AMAALA, future capitale mondiale du bien-être
La suite du calendrier confirme l’ambition : faire de Triple Bay un épicentre planétaire de la santé et de la longévité. Clinique La Prairie, référence mondiale du bien-être médical depuis plus de 90 ans, y prépare un resort entier imaginé par l’architecte John Heah, combinant médecine traditionnelle et thérapies alternatives autour de programmes dédiés à la beauté, à la détoxification, aux performances cognitives et à la gestion du vieillissement. Une première à cette échelle pour la maison suisse de Montreux.

Autour d’elle, Jayasom jouera la carte du sanctuaire multigénérationnel, entre approches scientifiques occidentales et traditions thérapeutiques ancestrales, quand Equinox Resort transposera sa philosophie de la performance et de la vitalité. Rosewood, enfin, déroulera 1,4 kilomètre de littoral préservé, entre espaces familiaux, retraites pour couples et installations bien-être face à la mer Rouge.
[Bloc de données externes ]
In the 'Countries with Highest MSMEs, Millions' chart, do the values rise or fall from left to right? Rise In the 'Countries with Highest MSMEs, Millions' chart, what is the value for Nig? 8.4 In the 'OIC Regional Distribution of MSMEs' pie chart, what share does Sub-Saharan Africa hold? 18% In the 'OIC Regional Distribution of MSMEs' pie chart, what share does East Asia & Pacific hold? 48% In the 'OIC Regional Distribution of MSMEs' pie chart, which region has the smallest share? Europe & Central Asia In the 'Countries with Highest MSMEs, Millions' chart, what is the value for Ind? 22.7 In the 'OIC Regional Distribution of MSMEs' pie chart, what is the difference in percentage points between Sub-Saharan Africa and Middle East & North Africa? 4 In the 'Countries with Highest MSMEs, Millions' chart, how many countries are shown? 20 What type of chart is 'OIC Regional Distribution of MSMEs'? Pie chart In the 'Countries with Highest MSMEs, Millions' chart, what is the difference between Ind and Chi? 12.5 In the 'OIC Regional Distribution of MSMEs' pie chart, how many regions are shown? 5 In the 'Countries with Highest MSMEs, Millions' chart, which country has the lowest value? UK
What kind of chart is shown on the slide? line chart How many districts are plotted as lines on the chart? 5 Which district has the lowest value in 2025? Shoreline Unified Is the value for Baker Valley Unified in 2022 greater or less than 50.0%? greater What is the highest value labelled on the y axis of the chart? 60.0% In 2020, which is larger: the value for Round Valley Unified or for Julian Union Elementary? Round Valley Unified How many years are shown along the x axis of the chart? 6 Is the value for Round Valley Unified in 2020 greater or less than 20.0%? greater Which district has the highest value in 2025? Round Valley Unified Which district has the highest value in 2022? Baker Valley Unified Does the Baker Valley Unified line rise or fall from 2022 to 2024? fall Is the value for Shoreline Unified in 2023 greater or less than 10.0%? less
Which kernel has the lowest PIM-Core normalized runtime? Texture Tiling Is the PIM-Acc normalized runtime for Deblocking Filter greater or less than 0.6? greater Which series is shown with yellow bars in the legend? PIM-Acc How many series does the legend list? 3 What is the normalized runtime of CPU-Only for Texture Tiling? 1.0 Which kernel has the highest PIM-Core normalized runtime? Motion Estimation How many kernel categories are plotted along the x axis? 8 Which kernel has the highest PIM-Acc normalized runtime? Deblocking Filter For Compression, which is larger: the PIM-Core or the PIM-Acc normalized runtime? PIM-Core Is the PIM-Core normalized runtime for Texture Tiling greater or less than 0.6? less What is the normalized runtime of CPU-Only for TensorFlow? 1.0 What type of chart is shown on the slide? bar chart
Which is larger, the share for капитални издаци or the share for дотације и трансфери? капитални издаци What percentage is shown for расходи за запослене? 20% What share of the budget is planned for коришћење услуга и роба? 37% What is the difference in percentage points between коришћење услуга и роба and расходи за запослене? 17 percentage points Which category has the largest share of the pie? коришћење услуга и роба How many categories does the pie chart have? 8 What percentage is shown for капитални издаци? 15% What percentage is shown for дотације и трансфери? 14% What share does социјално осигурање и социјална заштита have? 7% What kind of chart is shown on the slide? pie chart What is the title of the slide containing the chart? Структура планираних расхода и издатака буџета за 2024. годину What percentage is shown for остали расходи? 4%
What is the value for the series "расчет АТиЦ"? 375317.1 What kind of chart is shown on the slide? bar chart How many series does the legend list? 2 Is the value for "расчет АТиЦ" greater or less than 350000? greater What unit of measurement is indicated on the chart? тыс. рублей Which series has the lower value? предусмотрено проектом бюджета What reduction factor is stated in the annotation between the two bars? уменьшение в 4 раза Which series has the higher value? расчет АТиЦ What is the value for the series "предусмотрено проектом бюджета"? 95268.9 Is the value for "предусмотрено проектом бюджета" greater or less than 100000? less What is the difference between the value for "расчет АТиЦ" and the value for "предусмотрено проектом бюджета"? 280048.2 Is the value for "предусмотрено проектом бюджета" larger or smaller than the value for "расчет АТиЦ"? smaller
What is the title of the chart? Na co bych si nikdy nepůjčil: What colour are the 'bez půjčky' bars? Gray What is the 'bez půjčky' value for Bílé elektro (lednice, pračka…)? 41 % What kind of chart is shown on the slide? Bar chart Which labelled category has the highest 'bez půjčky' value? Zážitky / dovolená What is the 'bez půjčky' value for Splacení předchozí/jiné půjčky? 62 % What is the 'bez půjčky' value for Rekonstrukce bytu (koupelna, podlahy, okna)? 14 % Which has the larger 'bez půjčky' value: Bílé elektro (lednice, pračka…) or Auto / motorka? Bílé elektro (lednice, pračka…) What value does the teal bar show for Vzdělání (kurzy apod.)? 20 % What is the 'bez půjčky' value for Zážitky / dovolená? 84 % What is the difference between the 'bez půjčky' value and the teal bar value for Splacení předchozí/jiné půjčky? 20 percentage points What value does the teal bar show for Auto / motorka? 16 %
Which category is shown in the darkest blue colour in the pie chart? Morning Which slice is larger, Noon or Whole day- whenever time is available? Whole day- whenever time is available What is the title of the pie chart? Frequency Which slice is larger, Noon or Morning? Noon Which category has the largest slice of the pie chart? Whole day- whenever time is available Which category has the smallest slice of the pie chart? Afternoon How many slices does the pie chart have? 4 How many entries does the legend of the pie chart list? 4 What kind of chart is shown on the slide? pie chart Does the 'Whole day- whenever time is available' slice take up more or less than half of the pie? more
Ritz-Carlton, Six Senses, NAMMOS : les prochaines signatures de Triple Bay
À l’extrémité nord de Triple Bay, The Ritz-Carlton AMAALA s’offrira l’un des emplacements les plus spectaculaires de la destination, entre dunes préservées, plages de sable blanc et vues sur Marina Village, avec une offre complète tournée vers le sport et le plein air. Six Senses, fidèle à son ADN, installera résidences en bord de mer, villas privées et hébergements nichés au cœur d’une baie bordée de mangroves. NAMMOS apportera pour sa part son art de vivre méditerranéen, dans un design qui mariera influences du Hijaz saoudien et esthétique des Cyclades grecques.


Une destination calibrée pour durer
D’ici 2030, The Red Sea alignera 50 resorts, plus de 8 000 chambres et un millier de résidences, complétés par marinas, golfs (dont le parcours Shura Links) et les marques d’expériences maison WAMA, Galaxea et Akun. Le développement reste pourtant volontairement bridé : 1 million de visiteurs par an maximum à The Red Sea, 500 000 à AMAALA, pour protéger des écosystèmes parmi les plus riches de la planète, avec un objectif de bénéfice net de préservation de 30 % d’ici 2040.
Côté accès, l’aéroport Red Sea International, dont le design s’inspire du désert, des oasis et de la mer, est déjà relié par des vols réguliers depuis Riyad, Djeddah et Dubaï, et se trouve à trois heures de vol de 250 millions de personnes. De quoi installer durablement la mer Rouge saoudienne sur la carte du luxe mondial, aux côtés des Maldives et de la Riviera.